**Study text**
Peeping Ringneck Dove

In South Florida, I have often said, we live closer to wildlife than I did in Philadelphia.

That isn’t to say we didn’t have wildlife in Philadelphia, and I don’t mean the two legged variety.  I once had a deer in my backyard, roughly a solid mile from the park, but that is another story entirely.

Behind my house is an arbor.  It’s made of some large poles and holds up the bougainvillea and the Spanish Moss that grows there.  That is to say there is a massive bougainvillea that forms a privacy curtain along the back window of the Florida room, and you can’t get through it because you would be shredded by the thorns that grow on the plant.

Bougainvillea are beautiful, but nasty plants.  Every time I work with the plant I get stuck by those blasted thorns.


Wrap yourself in Kevlar Body Armor and it won’t matter.   You will get stuck.

I suppose that is the attraction of the bloody stuff.  Literally bloody, that is.  The thorns create a micro-climate safe from things that might “Getcha”.

**Supplied material**
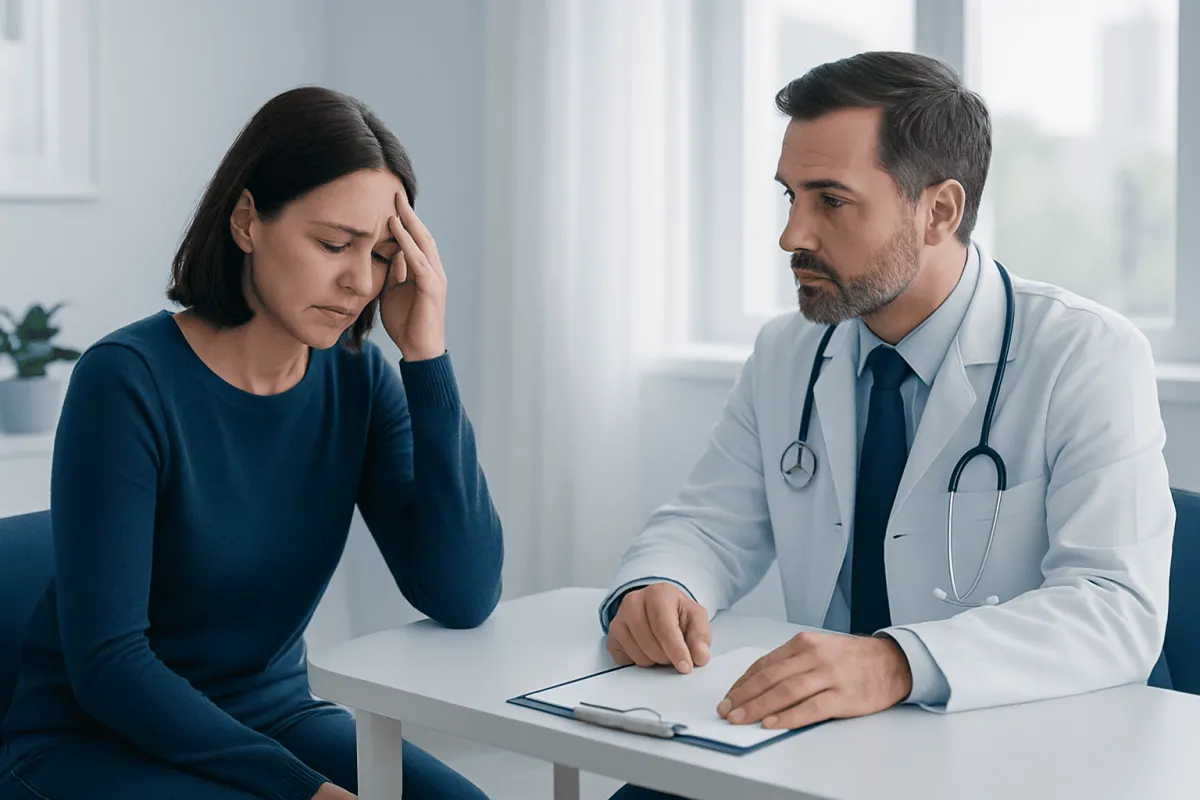 Doctor consulting with a woman experiencing headache symptoms.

**Questions**
• a. In the dove post, rewrite the paragraph that begins "Behind my house is an arbor" more briefly, keeping its main facts.
• b. Repeat the passage of the dove post starting at "In South Florida, I" and ending at "another story entirely.".
Work from the dove post alone, not from the listing.

**Answers to this exercise**
• a. An arbor of large poles behind the house supports bougainvillea and Spanish Moss. The massive bougainvillea forms a privacy curtain along the Florida room's back window, and its thorns would shred anyone trying to get through.

• b.
In South Florida, I have often said, we live closer to wildlife than I did in Philadelphia.

That isn’t to say we didn’t have wildlife in Philadelphia, and I don’t mean the two legged variety.  I once had a deer in my backyard, roughly a solid mile from the park, but that is another story entirely.